Fourteen days from now. That’s when I expect my first grandchild to be born. I plan to fly cross country at the last minute and be one of the first to welcome her to our planet.

I will not be the only grandparent there. Her much younger maternal grandparents will be front and center, too.

Our family all agree that we will be very different grandparents. Which makes we wonder

What kind of grandma am I? What kind of grandparent are you?

Truth be told, I don’t envision myself a grandma at all. I see myself more as Auntie Mame. The Travel Grandma, the Worldly Grandma, the Just Dance When Life Gives You a Chance Grandma.

I know what you’re thinking: I can’t be that kind of grandma until my grandchild grows up a bit and I can drag her by the hand along with me, her pigtails trailing behind. Think again. I already found a rattle that looks like the Taj Mahal and a Shakespeare rubber duck baby bath toy.

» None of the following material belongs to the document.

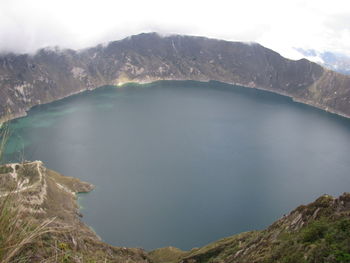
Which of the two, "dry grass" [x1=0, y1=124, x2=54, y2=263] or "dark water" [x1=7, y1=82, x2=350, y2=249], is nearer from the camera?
"dry grass" [x1=0, y1=124, x2=54, y2=263]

Still, I really don’t know how I will react when the blessed event takes place.

I am told that becoming a grandparent is life-changing, that hormones react in your own body when the baby is born.  Here’s what journalist Lesley Stahl wrote in her book, “Becoming Grandma: The Joys and Science of the New Grandparenting”: “Then, wham! My first grandchild, Jordan, was born January 30, 2011. I was jolted, blindsided by a wallop of loving more intense than anything I could remember or had ever imagined.”

Will that happen to me? I’m far from the first to wonder at my role as a grandparent.

Fifty-four years ago, leading gerontologist Bernice Neugarten did a study for the University of Chicago and concluded there were five types of grandparents…

  • The Formal or Traditional, an important part of the family; but, taking a background role. (Not me. I don’t bake cookies. I have only supervised visitation with my stove.)
  • The Fun Seeker, who plans outings and is a social director for leisure. (Getting warmer…sounds a little like Auntie Mame.)
  • The Surrogate Parent, who is stepping into the parental role. (My son would never let that happen.)
  • The Reservoir of Family Wisdom (which sounds nice, but I’m too ditzy for anyone to consider me a Yoda).
  • The Distant Grandparent, who sees children on special occasions and holidays. (Don’t exactly like the sound of it…but maybe with Facetime it’s ok.)

Do any of these types resonate with you?

You might be a much younger grandparent than Neugarten was studying. By 2015, half of grandparents in the US were boomers, 43% had become grandparents in their fifties, 37% in their forties, with the average age of grandparents being only 48. Only 48!

This is contrary to the image of the white-haired folks that were Neugarten’s Formal or Traditional. I’d say she missed the Athletic Grandparent, the Zumba Grandparent, and the Baseball Grandparent.

As for the Surrogate Parent, their ranks have grown exponentially. In fact by 2016, 2.7 million US grandparents were raising their grandkids, up 7% from 2009.

Grandparent-dependent families take many forms today. Our best friends, a high powered international lawyer and a biochemist who probably reengineered the food you are eating right now, have become full-time baby sitters. They world-travel around their schedule of three-day-a-week babysitting and five-day-a-week drives to preschool.

It sounds like a lot, but it can be healthy. A study published in the journal Evolution & Human Behavior found that people who helped care for their grandchildren lived an average of five years longer than those who did not.

I figure, most of us would like to think of ourselves as the Fun Seeker grandparent.

For the past year, I have been a grief facilitator at Good Grief in Princeton, New Jersey, for kids between the ages of two and four whose parents have died. Let me tell you, fun with little ones is a workout.

I try to learn from Elise, my sister-in-law, the quintessential Fun Seeker grandma. I observed her when her grandson opened the Rock ’Em Sock ’Em Robots we bought him for Hanukkah. He had a blank look on his face.

Before he could ask Siri what it was, Elise jumped up and started to pummel the air. She pretended to knock herself out and fell on the floor…much to the young man’s delight. That’s the FUN grandma in action.

These days there are not many truly Distant Grandparents. Technology has seen to that.

My co-grief-facilitator at Good Grief is a long-distance grandma. Her son is in the foreign service. She has traveled to Ecuador, Sri Lanka and now the Maldives to visit her grandchildren. But, despite geography, Carol’s not distant. She’s forever on Facetime and Skype along with the millions of grandparents comfortable online.

Even grandparents who are not of the digital generation can easily communicate online through programs like grandPad ($66/month or $588/year) and SeeYouLink, for which I consult. Rich Brown, Founder of SeeYouLink, tells me that the new buzzword among people who run assisted living facilities is “engagement.” In most facilities, that means Skype and Facebook are available for all. (SeeYouLink is available through many non-profits and in the community rooms at select assisted-living residences. If you have a group of folks that might benefit from its features, or you yourself want to give it a try, you can download the program for a free trial.)

Think about it all this, and ask yourself

What kind of grandparent am I or will I be? A new type? A composite? As for me, I will report to you shortly.